Questions:
1. From the passage on Black history and Chicago's libraries, extract the part starting at "In a 1949 speech" and ending at "African American experience.".
2. Render this sentence from the passage on Black history and Chicago's libraries into Spanish: "In Chicago, residents of the segregated “Black Belt” waited decades for a single public library."
3. According to the passage on Black history and Chicago's libraries, in what year did Bronzeville's first Chicago Public Library branch open?

Given text:

=== Section Start ===

In a 1949 speech celebrating what was then called Negro History Week, W.E.B. Du Bois reflected on the importance of Black history. “It is not merely a matter of entertainment or information,” he said. “It is part of our necessary spiritual equipment for making this country worth living in.”
But in twentieth-century America, even as Black literacy rates increased, educational resources and materials for the study of Black history remained scarce. In Chicago, residents of the segregated “Black Belt” waited decades for a single public library. When Bronzeville’s first Chicago Public Library (CPL) branch finally opened its doors in 1932, head librarian Vivian G. Harsh (1890-1960) worked tirelessly to build one of the nation’s premier collections of books, photographs, manuscripts, and periodicals on the African American experience.

=== Section End ===

The data:

=== Section Start ===

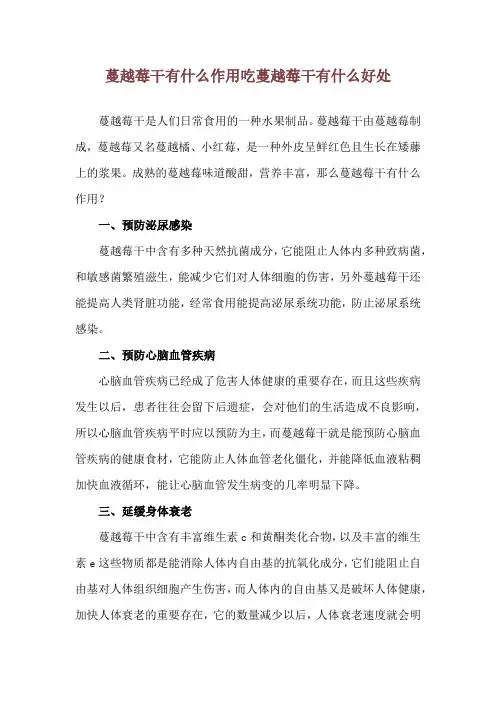 蔓越莓干有什么作用吃蔓越莓干有什么好处

蔓越莓干是人们日常食用的一种水果制品。蔓越莓干由蔓越莓制成，蔓越莓又名蔓越橘、小红莓，是一种外皮呈鲜红色且生长在矮藤上的浆果。成熟的蔓越莓味道酸甜，营养丰富，那么蔓越莓干有什么作用？

一、预防泌尿感染

蔓越莓干中含有多种天然抗菌成分，它能阻止人体内多种致病菌，和敏感菌繁殖滋生，能减少它们对人体细胞的伤害，另外蔓越莓干还能提高人类肾脏功能，经常食用能提高泌尿系统功能，防止泌尿系统感染。

二、预防心脑血管疾病

心脑血管疾病已经成了危害人体健康的重要存在，而且这些疾病发生以后，患者往往会留下后遗症，会对他们的生活造成不良影响，所以心脑血管疾病平时应以预防为主，而蔓越莓干就是能预防心脑血管疾病的健康食材，它能防止人体血管老化僵化，并能降低血液粘稠加快血液循环，能让心脑血管发生病变的几率明显下降。

三、延缓身体衰老

蔓越莓干中含有丰富维生素 c 和黄酮类化合物，以及丰富的维生素 e 这些物质都是能消除人体内自由基的抗氧化成分，它们能阻止自由基对人体组织细胞产生伤害，而人体内的自由基又是破坏人体健康，加快人体衰老的重要存在，它的数量减少以后，人体衰老速度就会明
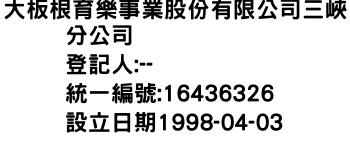 大板根育樂事業股份有限公司三峽分公司
登記人:--
統一編號:16436326
設立日期1998-04-03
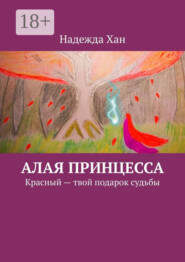 18+

Надежда Хан

АЛАЯ ПРИНЦЕССА

Красный — твой подарок судьбы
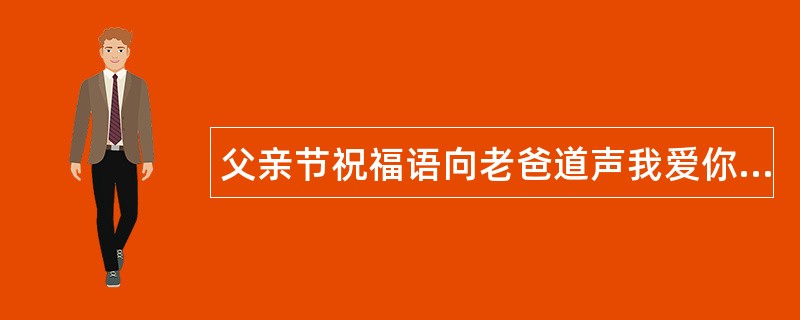 父亲节祝福语向老爸道声我爱你...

=== Section End ===

Exercise answers:
1.
In a 1949 speech celebrating what was then called Negro History Week, W.E.B. Du Bois reflected on the importance of Black history. “It is not merely a matter of entertainment or information,” he said. “It is part of our necessary spiritual equipment for making this country worth living in.”
But in twentieth-century America, even as Black literacy rates increased, educational resources and materials for the study of Black history remained scarce. In Chicago, residents of the segregated “Black Belt” waited decades for a single public library. When Bronzeville’s first Chicago Public Library (CPL) branch finally opened its doors in 1932, head librarian Vivian G. Harsh (1890-1960) worked tirelessly to build one of the nation’s premier collections of books, photographs, manuscripts, and periodicals on the African American experience.

2. En Chicago, los residentes del segregado «Black Belt» esperaron décadas por una sola biblioteca pública.

3. 1932